Drop the pictures; give again exactly the lines from the one holding "Which of the elements" through the end of the data.

● **Records shown**:
........

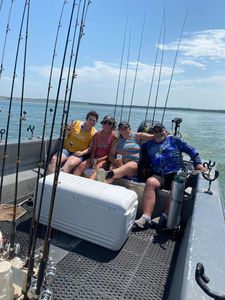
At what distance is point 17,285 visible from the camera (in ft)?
6.30

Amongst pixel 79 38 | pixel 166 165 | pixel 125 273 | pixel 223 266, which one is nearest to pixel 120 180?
pixel 166 165

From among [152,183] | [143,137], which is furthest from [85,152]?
[152,183]

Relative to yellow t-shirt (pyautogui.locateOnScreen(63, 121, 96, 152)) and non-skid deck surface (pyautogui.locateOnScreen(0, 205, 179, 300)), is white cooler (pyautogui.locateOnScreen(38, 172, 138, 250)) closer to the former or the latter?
non-skid deck surface (pyautogui.locateOnScreen(0, 205, 179, 300))

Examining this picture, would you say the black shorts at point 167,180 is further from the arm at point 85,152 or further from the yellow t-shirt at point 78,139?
the yellow t-shirt at point 78,139

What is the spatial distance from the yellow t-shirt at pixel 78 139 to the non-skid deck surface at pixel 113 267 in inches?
59.5

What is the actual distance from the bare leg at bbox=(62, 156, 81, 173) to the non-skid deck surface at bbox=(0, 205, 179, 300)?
38.7 inches

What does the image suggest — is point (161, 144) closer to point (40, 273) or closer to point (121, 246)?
point (121, 246)

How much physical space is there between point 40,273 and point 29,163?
2.86m

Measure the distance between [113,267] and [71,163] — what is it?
6.08ft

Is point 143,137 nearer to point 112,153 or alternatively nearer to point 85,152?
point 112,153

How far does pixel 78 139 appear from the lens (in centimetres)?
454

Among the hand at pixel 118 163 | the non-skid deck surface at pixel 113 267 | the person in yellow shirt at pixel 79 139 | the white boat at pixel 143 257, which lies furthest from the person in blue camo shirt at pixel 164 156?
the person in yellow shirt at pixel 79 139

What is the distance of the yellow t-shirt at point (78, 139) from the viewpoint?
14.8 feet

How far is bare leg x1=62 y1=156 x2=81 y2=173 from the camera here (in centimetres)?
411
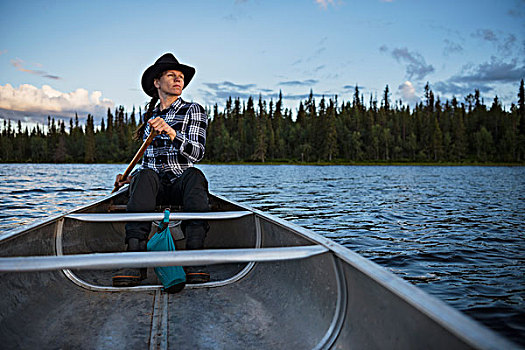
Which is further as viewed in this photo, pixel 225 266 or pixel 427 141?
pixel 427 141

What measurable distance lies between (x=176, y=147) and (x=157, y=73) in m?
1.04

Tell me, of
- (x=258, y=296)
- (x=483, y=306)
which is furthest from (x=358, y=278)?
(x=483, y=306)

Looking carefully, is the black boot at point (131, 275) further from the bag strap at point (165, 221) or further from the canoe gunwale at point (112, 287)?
the bag strap at point (165, 221)

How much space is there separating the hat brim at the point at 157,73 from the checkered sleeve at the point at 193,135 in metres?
0.43

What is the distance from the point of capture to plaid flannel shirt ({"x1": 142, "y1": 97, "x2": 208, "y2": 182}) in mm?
3940

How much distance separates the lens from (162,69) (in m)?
4.16

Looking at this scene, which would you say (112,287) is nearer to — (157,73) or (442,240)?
(157,73)

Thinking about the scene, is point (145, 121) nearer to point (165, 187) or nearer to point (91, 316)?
point (165, 187)

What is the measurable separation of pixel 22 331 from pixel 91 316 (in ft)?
1.62

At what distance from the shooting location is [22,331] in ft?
7.20

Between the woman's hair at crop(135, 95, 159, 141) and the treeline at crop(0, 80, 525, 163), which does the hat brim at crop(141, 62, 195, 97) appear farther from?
the treeline at crop(0, 80, 525, 163)

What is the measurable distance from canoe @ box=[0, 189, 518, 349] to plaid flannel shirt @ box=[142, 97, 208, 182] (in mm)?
935

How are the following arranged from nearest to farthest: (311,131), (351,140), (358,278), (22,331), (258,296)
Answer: (358,278), (22,331), (258,296), (351,140), (311,131)

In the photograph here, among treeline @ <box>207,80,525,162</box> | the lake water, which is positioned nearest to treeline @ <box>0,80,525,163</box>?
treeline @ <box>207,80,525,162</box>
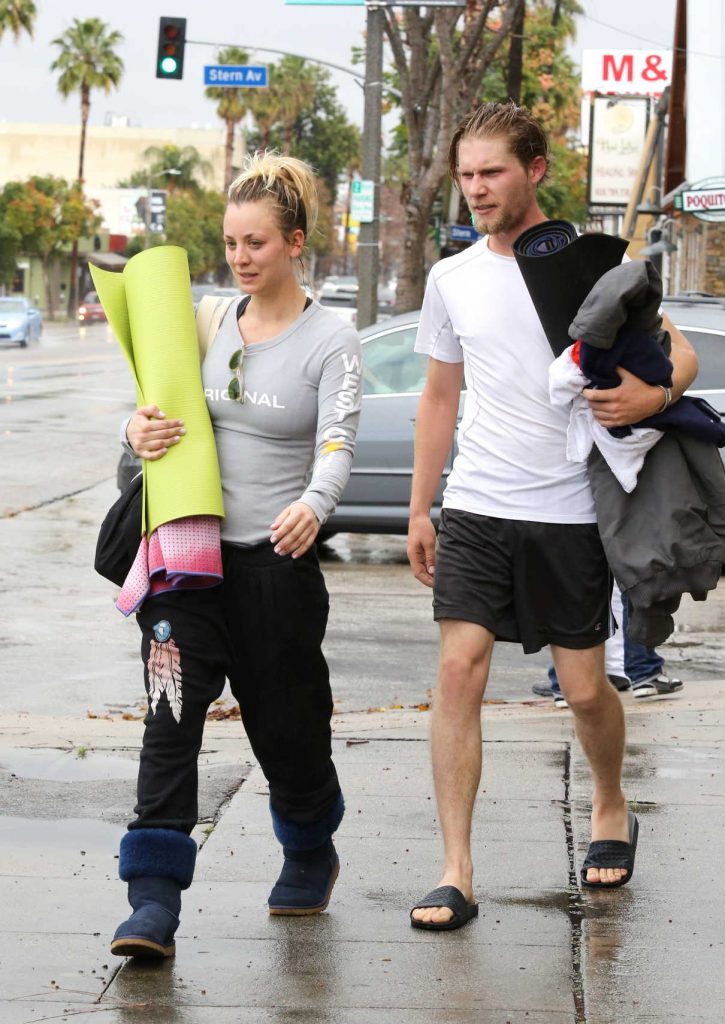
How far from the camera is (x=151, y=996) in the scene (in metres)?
3.65

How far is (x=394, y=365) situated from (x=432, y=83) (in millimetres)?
14594

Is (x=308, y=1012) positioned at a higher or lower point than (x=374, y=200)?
lower

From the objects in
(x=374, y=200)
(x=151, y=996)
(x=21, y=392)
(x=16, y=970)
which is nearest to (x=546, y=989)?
(x=151, y=996)

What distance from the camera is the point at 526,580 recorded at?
14.2 feet

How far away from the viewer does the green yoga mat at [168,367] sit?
396cm

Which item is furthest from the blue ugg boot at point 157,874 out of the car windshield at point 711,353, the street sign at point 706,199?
the street sign at point 706,199

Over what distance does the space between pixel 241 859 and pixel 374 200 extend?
20255mm

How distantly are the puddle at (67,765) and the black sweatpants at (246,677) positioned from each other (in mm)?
1637

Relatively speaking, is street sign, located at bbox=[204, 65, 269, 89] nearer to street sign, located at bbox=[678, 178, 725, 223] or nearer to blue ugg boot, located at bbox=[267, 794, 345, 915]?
street sign, located at bbox=[678, 178, 725, 223]

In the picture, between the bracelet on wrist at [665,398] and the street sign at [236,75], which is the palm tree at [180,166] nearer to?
the street sign at [236,75]

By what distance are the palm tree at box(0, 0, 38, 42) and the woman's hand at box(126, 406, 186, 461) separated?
68004 mm

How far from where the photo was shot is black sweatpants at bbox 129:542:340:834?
12.9ft

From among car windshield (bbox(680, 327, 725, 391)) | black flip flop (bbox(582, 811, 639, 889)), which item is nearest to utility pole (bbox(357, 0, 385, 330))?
car windshield (bbox(680, 327, 725, 391))

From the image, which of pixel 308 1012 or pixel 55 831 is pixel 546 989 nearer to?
pixel 308 1012
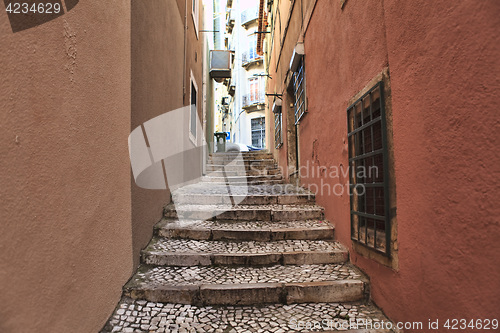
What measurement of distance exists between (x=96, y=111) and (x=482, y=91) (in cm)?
245

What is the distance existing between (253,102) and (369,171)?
2083 centimetres

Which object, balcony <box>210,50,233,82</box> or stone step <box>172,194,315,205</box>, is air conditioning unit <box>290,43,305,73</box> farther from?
balcony <box>210,50,233,82</box>

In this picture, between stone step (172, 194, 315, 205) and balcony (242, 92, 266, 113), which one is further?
balcony (242, 92, 266, 113)

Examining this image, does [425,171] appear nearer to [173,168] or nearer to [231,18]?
[173,168]

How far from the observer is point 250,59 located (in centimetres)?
2305

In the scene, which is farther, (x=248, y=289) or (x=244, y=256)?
(x=244, y=256)

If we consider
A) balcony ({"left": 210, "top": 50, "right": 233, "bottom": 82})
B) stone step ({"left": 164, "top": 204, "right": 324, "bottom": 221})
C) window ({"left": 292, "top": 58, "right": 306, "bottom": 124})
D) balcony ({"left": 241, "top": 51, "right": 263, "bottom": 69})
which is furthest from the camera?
balcony ({"left": 241, "top": 51, "right": 263, "bottom": 69})

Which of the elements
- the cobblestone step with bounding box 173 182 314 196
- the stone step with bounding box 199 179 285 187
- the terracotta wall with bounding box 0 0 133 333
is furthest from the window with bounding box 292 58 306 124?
the terracotta wall with bounding box 0 0 133 333

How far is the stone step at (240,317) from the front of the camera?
2260mm

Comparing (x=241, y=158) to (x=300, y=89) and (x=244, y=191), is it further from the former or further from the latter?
(x=300, y=89)

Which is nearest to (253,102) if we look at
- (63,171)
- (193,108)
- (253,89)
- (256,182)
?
(253,89)

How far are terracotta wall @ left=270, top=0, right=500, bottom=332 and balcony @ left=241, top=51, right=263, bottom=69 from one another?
21111 mm

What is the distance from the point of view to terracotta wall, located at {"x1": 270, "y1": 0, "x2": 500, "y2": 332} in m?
1.33

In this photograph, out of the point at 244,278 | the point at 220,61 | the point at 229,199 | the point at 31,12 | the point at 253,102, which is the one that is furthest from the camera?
the point at 253,102
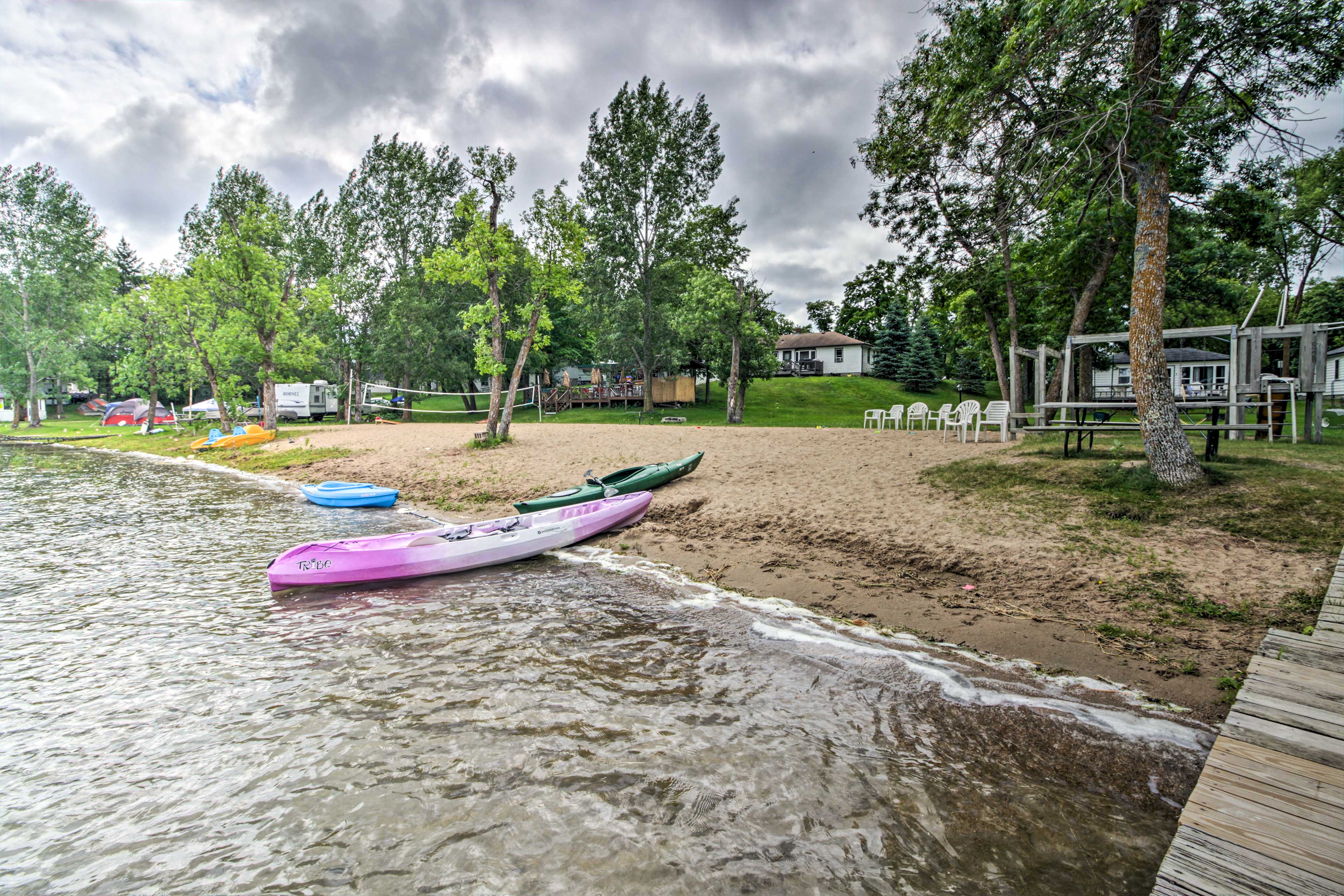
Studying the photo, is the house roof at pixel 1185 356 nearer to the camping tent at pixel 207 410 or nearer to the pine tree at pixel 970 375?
A: the pine tree at pixel 970 375

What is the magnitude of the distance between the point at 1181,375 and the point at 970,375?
1347 centimetres

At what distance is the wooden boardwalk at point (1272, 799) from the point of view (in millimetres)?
2182

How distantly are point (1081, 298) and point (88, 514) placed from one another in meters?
25.3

........

● **Answer to the exercise**:
Which of the elements
- the cobblestone step with bounding box 173 182 314 196
- the stone step with bounding box 199 179 285 187
- the terracotta wall with bounding box 0 0 133 333
is furthest from the window with bounding box 292 58 306 124?
the terracotta wall with bounding box 0 0 133 333

How far is the stone step at (240,317) from the front of the camera?
2260mm

Comparing (x=241, y=158) to (x=300, y=89) and (x=244, y=191), is it further from the former or further from the latter?
(x=300, y=89)

Which is nearest to (253,102) if we look at
- (63,171)
- (193,108)
- (253,89)
- (256,182)
?
(253,89)

How far are terracotta wall @ left=270, top=0, right=500, bottom=332 and balcony @ left=241, top=51, right=263, bottom=69 from one another?
21111 mm

What is the distance from the point of view to terracotta wall, located at {"x1": 270, "y1": 0, "x2": 500, "y2": 332} in m?
1.33

In this photograph, out of the point at 244,278 | the point at 220,61 | the point at 229,199 | the point at 31,12 | the point at 253,102, which is the one that is furthest from the camera?
the point at 253,102
Studying the photo, is the house roof at pixel 1185 356 nearer to the camping tent at pixel 207 410 or nearer to the pine tree at pixel 970 375?
A: the pine tree at pixel 970 375

What is the magnitude of the distance between the point at 1181,375 and the point at 970,375?
1347 centimetres

At what distance is the wooden boardwalk at point (1272, 799) from the point of view (in millimetres)?
2182

How distantly are point (1081, 298) and point (88, 514) placed from one another in meters?
25.3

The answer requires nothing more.